--- BEGIN GIVEN RECORDS ---

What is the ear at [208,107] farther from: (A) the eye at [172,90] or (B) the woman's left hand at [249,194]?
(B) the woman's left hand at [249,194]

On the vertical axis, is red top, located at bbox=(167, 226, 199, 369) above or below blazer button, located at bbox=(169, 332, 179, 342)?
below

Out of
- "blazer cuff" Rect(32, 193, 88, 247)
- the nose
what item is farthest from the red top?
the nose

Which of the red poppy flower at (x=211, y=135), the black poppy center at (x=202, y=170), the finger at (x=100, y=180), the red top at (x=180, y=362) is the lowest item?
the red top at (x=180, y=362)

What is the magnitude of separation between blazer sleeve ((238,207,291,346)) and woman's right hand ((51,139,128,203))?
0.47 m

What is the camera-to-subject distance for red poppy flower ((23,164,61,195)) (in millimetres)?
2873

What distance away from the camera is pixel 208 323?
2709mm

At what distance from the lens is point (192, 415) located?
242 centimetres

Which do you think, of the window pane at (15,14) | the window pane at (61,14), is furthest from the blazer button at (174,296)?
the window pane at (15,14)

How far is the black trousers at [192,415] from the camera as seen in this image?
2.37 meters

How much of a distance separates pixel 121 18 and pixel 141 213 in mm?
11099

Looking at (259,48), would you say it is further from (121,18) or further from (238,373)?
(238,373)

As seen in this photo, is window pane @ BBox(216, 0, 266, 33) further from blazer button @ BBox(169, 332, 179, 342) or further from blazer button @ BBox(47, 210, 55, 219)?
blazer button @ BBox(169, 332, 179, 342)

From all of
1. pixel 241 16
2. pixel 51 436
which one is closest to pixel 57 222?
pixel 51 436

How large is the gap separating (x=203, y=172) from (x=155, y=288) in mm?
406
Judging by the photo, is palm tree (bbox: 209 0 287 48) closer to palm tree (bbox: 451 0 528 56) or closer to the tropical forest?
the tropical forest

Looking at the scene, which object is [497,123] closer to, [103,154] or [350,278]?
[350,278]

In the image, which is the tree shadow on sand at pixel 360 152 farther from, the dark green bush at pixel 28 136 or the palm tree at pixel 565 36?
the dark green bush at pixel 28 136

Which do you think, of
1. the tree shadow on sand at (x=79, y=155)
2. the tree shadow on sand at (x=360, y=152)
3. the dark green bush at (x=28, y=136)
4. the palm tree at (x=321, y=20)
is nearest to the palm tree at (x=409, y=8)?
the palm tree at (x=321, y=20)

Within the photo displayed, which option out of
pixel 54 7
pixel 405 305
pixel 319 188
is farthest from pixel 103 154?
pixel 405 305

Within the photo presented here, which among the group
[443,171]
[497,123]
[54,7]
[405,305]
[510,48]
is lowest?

--- END GIVEN RECORDS ---

Rewrite the part of the listing that starts with the line containing "Within the photo presented" and continues through the end of the listing. Replace "lowest" with "highest" and keep everything else the same.

▶ **RESULT OF THE TASK**:
Within the photo presented here, which among the group
[443,171]
[497,123]
[54,7]
[405,305]
[510,48]
is highest?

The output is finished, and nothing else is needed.